Jean is pretty much hard to describe -- but I'll try. She may well be a hardnosed businesswoman, but anyone who would let it end there simply does not see the private side of her. It's true that they called her Crabapple, among other things, behind her back. It's true that she built her business single-handedly and turned it into enough of a success to warrant opening a branch office and hiring a staff to run it. In fact, the first time we see her in her role as boss she's having a shoe thrown at her front door by a woman she just fired. Speaking of being fired, she's jealous of Daisy and causes her to be fired. To her credit, she never intended that Daisy be removed from the rolls; she only wanted her to be removed from her own living room. The moment she heard that Daisy was fired, she orders Sally Curtis to re-hire her.
But she's also a person who is unwilling in her private life to stand up for what she believes. When she hires Gwen Flack to work in her home it becomes clear that Jean is also a tender woman. She knows that Gwen isn't working out, but she doesn't put on her "big boss" hat and dismiss her because she doesn't want to hurt Gwen's feelings. She knows that because of Penny's constant "poorjeaning" their relationship is riddled with strains, but she doesn't want to confront her for fear of hurting her feelings.

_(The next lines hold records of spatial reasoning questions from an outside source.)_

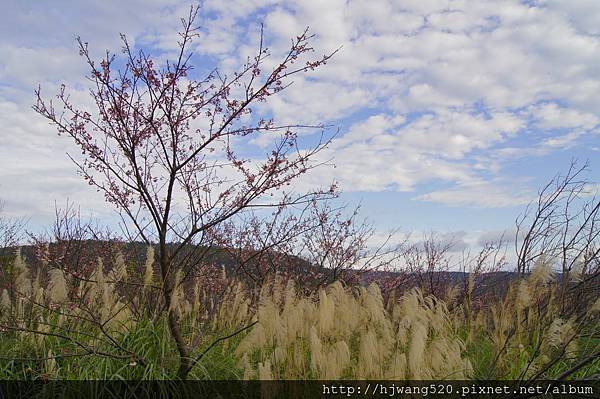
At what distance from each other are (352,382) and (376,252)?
7397 mm

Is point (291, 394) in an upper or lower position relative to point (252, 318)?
lower

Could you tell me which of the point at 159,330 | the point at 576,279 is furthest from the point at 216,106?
the point at 576,279

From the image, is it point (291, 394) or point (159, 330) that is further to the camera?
point (159, 330)

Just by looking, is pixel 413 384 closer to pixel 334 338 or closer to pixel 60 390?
pixel 334 338

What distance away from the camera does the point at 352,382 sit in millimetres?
4707

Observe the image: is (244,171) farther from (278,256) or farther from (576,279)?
(278,256)

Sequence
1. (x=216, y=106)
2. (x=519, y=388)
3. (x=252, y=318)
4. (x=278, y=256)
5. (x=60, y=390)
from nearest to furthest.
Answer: (x=519, y=388) < (x=60, y=390) < (x=216, y=106) < (x=252, y=318) < (x=278, y=256)

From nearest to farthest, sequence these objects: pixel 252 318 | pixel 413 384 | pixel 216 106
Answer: pixel 413 384, pixel 216 106, pixel 252 318

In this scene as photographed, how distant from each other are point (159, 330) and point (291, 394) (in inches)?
66.5

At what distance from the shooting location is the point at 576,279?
5.93 metres

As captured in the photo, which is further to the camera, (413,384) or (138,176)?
(138,176)

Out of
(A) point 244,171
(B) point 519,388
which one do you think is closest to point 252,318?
(A) point 244,171

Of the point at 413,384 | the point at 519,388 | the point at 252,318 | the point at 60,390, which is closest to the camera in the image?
the point at 413,384

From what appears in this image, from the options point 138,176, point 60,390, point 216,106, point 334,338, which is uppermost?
point 216,106
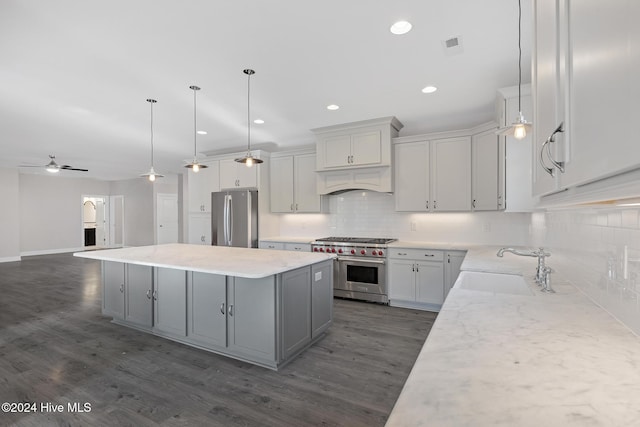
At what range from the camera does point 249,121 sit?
165 inches

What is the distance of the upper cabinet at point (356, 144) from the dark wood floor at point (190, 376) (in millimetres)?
2127

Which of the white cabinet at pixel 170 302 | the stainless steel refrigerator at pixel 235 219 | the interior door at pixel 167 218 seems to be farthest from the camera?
the interior door at pixel 167 218

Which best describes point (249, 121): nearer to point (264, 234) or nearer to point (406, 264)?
point (264, 234)

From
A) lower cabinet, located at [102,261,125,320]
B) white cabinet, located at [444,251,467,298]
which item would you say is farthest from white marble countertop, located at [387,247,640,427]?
lower cabinet, located at [102,261,125,320]

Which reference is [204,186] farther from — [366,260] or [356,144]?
[366,260]

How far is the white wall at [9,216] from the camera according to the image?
775 cm

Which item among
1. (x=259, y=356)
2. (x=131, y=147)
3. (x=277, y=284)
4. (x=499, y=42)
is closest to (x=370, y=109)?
(x=499, y=42)

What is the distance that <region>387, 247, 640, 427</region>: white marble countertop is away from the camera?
25.5 inches

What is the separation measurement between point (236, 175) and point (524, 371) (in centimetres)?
515

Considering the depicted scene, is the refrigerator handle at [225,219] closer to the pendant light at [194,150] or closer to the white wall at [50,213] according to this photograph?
the pendant light at [194,150]

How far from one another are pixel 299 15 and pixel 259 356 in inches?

At home Jean is almost completely spontaneous and almost always instead of being as direct as she might be at the office, she opts to take the easy way out. She might be imitating a telephone or saying that Lionel is a psychiatrist or pretending she has a vision problem or trying to order room service in the privacy of the hotel bathroom -- no matter. Rather than provide a simple explanation that would close the chapter, she gets deeper and deeper into a situation. When she doesn't know exactly what to do she looks like a deer caught in the headlights and the first thing she thinks to do is lie. And it doesn't seem to bother her when she drags Lionel into it either. She's just fortunate in the sense that he always seems to go along, rather than end the charade on the spot.
What I find particularly funny about Jean is the lengths to which she goes to avoid telling the truth. Her lies are not well thought out. Usually it takes Lionel to point this out to her. She makes up the whole story about Sandy's wanting to see Harry , not really bothering to think that he might mention to Sandy that he's there because she invited him to be there. She tells Penny and Stephen that Lionel was a psychiatrist. She never imagined that Stephen might actually want to be treated by him. She tells Lionel that she ordered room service, but it never occurred to her that when no food was delivered to the room Lionel might doubt the truth of her story. She's good enough to develop the rough outlines of a lie, but she fails miserably in the execution. It's not easy for her to say she's wrong. She won't tell Lionel the vacuum isn't broken. She won't admit that the office can run well without her. She doesn't want to say she needs the help of a psychiatrist.
She's easily flustered. Although her wedding day started out reasonably well, she was such a wreck as the time grew near that she developed problems with her jaw. She was so distracted by Sally Curtis' perfection that she covered Sally's resume with pickle juice at their first meeting and nearly fell over and broke her neck at a latter meeting in Sally's office.
I don't want to make her out to be a slapstick kind of a woman -- even though she's been known to bark like a dog to frighten away intruders and she's once been caught doing a rather poor imitation of a telephone. She's certainly got a warm and tender side to her -- witness the way she took in Sandy and treated her as a member of the family. She was clearly heartbroken when it appeared as though Sandy might leave. She immediately warmed up to Rocky and within hours of meeting him responded as though she were already part of the family. She saw the injustice in the Alan/Dorcas "new money" crowd at Hampshire and when she had to she was able to manage that confrontation without resorting to any lies. She lost an important client rather than let Lionel go to the book cover shoot alone. And she arranged that afternoon tea for the residents of the Home for the Elderly.